(Required work)
(A) In the post about text editors, list every item Steve names as giving him the exact same functionality.
(B) Please retype the post about text editors word for word, starting at "As for the whole" and ending at "least I do.".

(Exercise text)
▬▬▬▬▬▬▬▬▬▬

Steve>     You know, oddly enough this isn't something I demand of my
Steve> editors.  With things like screen, konsole, multiple rxvts or
Steve> even plain old ALT-F1, ALT-F2 I get the exact same
Steve> functionality.  It's called learning how to use the tools given
Steve> instead of insisting on having everything bolted onto one large
Steve> bloatware application.

You know, it strikes me as odd that you are so quick to dismiss the
usefulness of something you have not tried in practice. I have tried
it, and I very much miss it when it's not there.

As for the whole 'bolted on' thing... being able to interact with
another process is useful for a wide range of things, as I'm sure any
purist vi user will agree. Also vi can run such processes, sending
input to them and doing something with the output. This particular
feature of Emacs' is simply having input to and output from the
process in the same buffer, and it's reused widely. I've already sung
the praise of its usefulness for interactive programming in Python and
similar languages, but I've also found it invaluable e.g. for
interacting with SQL databases (anyone who've used Oracle's sqlplus
can surely quickly be persuaded of this), where the output is
something that you'll often want to fiddle around with in your editor
anyway. Well, at least I do.

▬▬▬▬▬▬▬▬▬▬

(Recorded data)

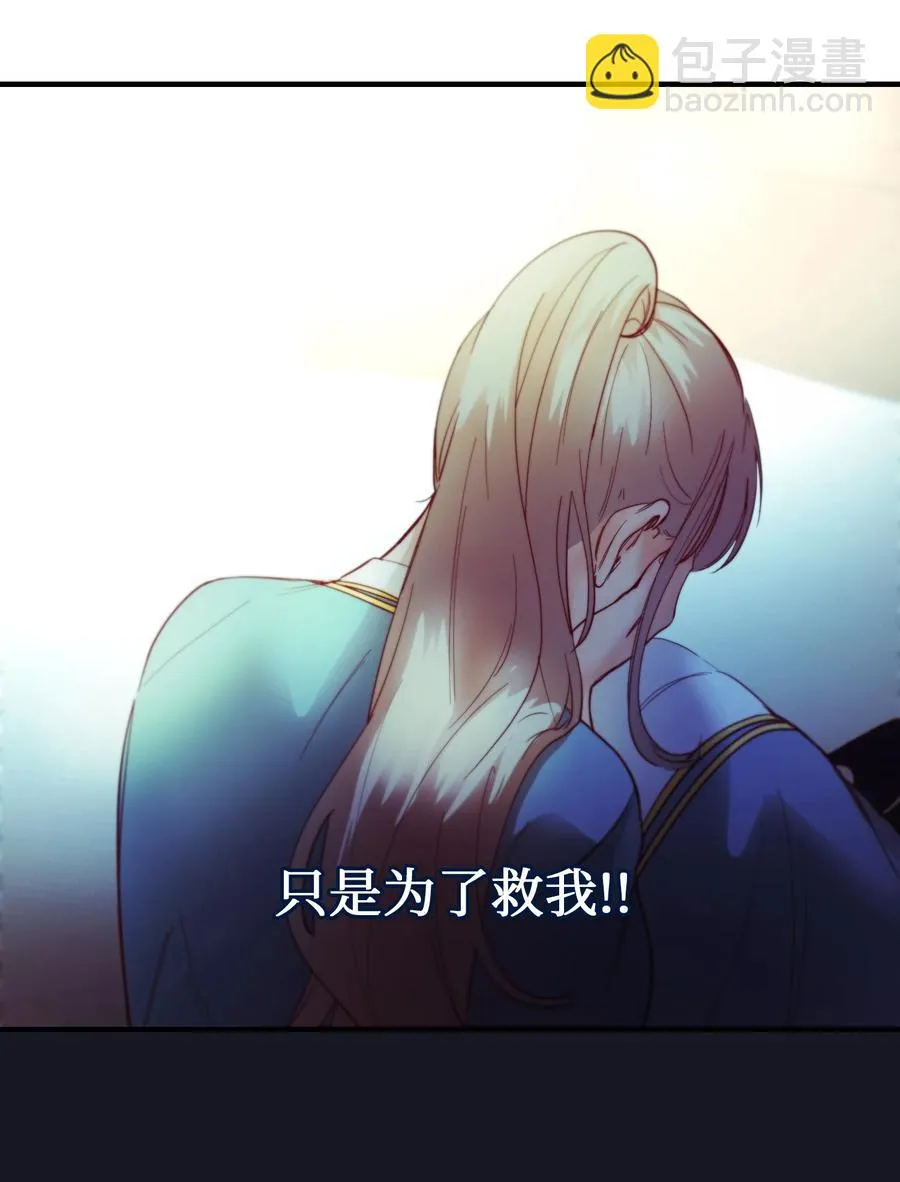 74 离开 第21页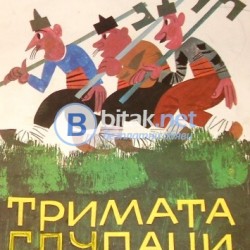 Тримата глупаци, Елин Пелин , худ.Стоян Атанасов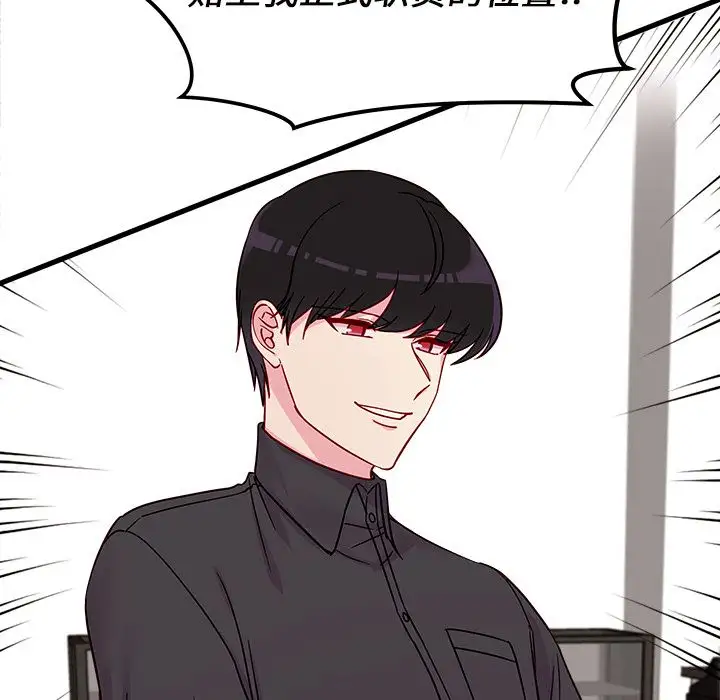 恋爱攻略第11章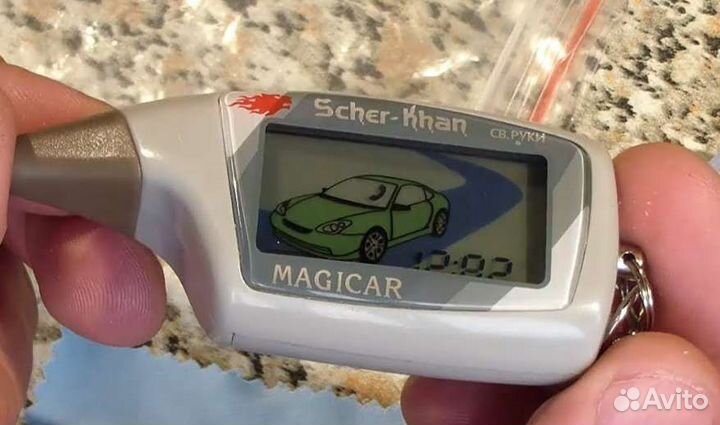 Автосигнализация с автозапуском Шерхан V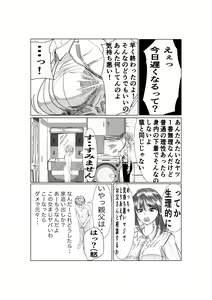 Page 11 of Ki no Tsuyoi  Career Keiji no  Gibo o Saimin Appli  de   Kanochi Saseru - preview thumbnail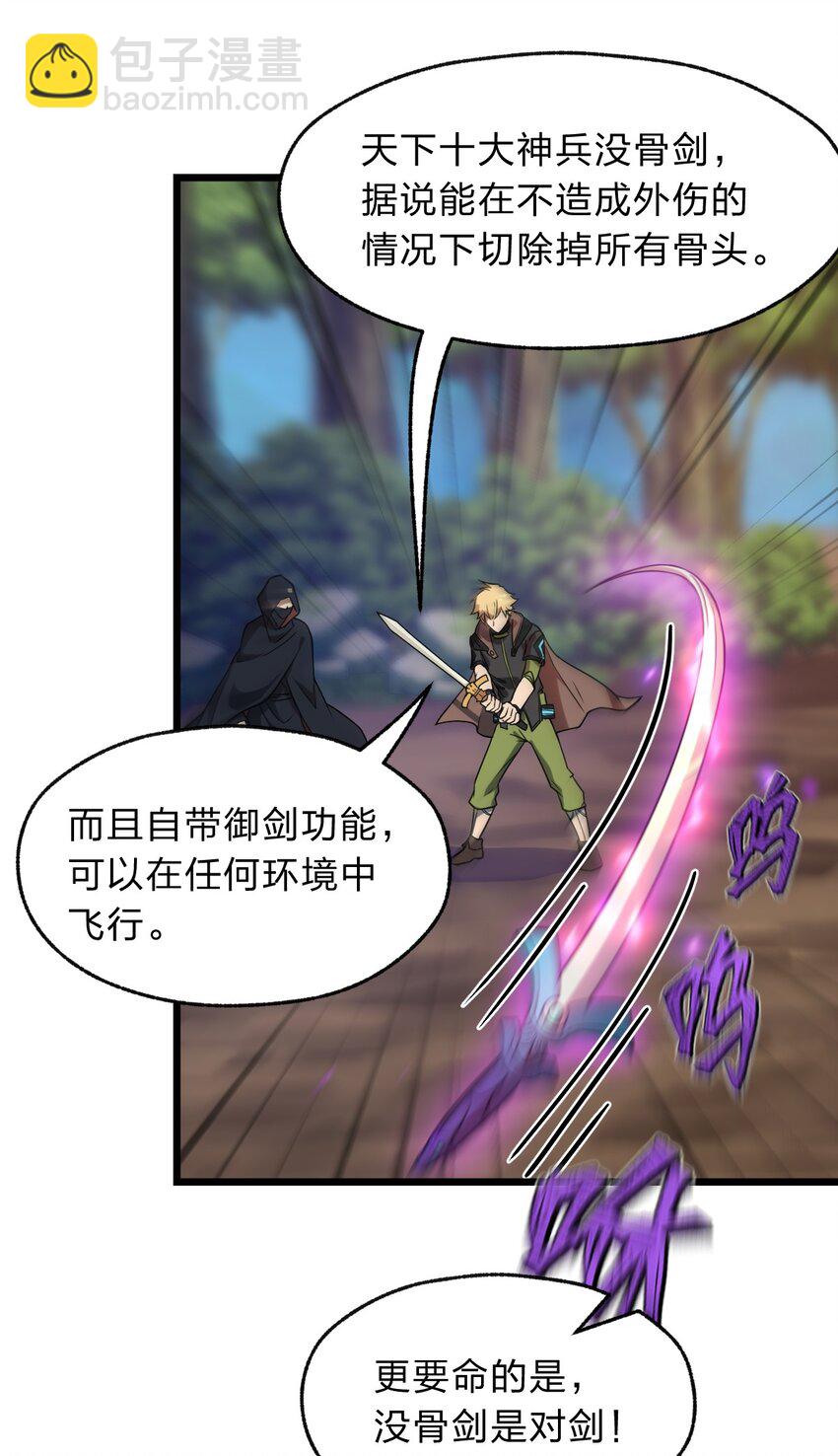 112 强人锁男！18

▬▬▬▬▬▬▬▬▬▬

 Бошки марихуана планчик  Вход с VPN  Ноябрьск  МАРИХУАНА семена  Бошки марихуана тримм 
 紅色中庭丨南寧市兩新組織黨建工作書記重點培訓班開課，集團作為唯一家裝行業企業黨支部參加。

▬▬▬▬▬▬▬▬▬▬

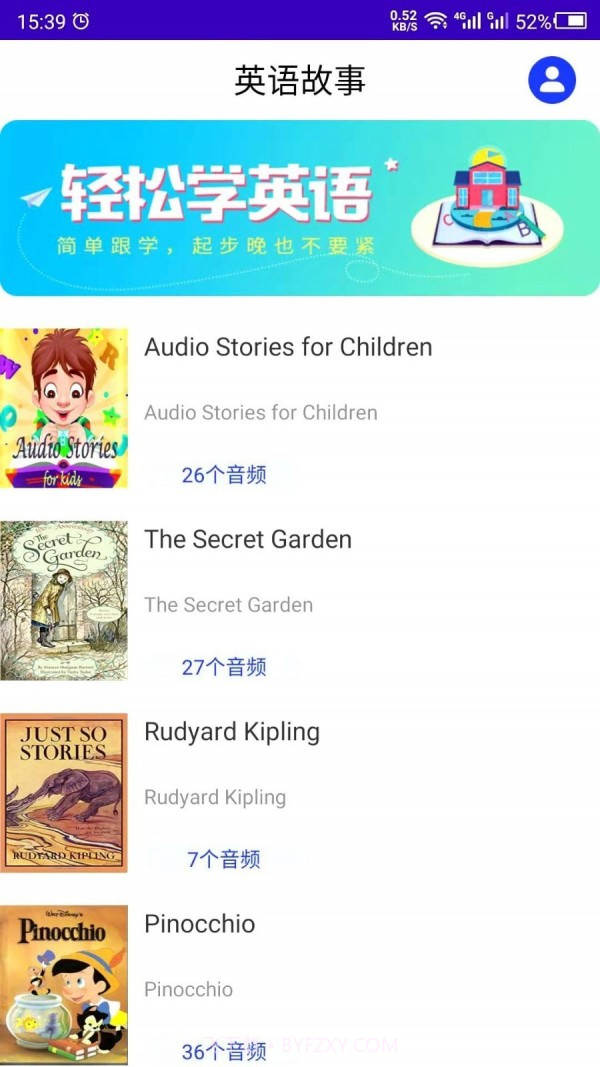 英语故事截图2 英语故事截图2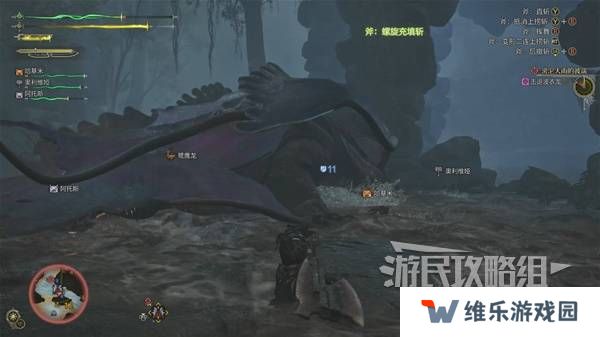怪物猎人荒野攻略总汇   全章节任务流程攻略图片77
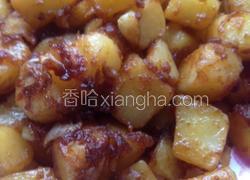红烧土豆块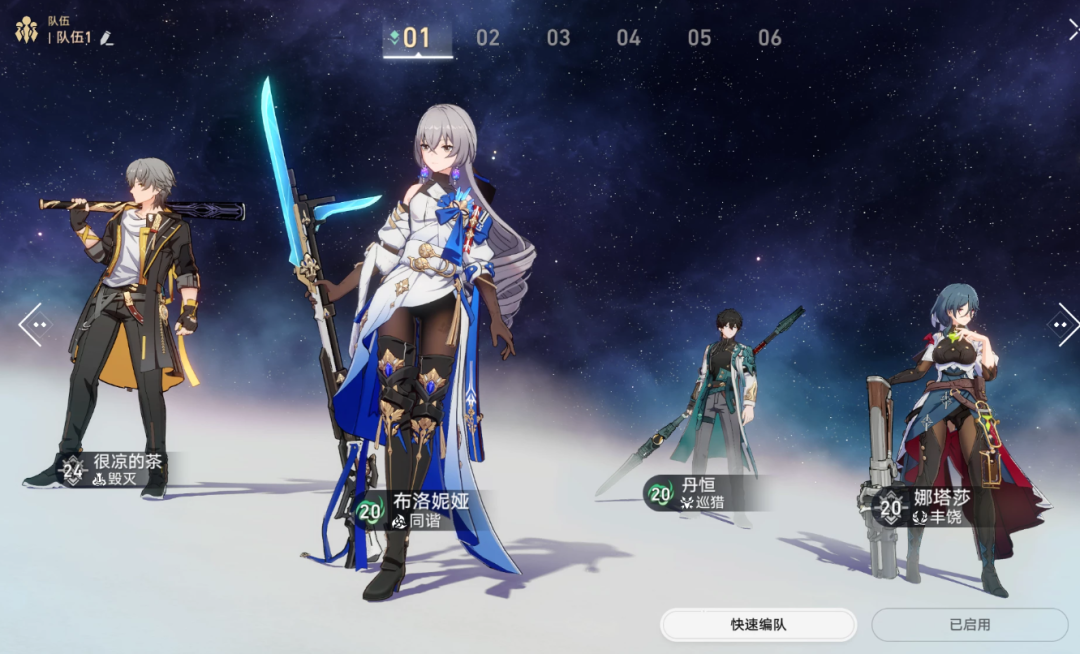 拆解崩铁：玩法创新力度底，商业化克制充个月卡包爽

▬▬▬▬▬▬▬▬▬▬

(Written responses)
(A)
- screen
- konsole
- multiple rxvts
- plain old ALT-F1
- ALT-F2

(B)
As for the whole 'bolted on' thing... being able to interact with
another process is useful for a wide range of things, as I'm sure any
purist vi user will agree. Also vi can run such processes, sending
input to them and doing something with the output. This particular
feature of Emacs' is simply having input to and output from the
process in the same buffer, and it's reused widely. I've already sung
the praise of its usefulness for interactive programming in Python and
similar languages, but I've also found it invaluable e.g. for
interacting with SQL databases (anyone who've used Oracle's sqlplus
can surely quickly be persuaded of this), where the output is
something that you'll often want to fiddle around with in your editor
anyway. Well, at least I do.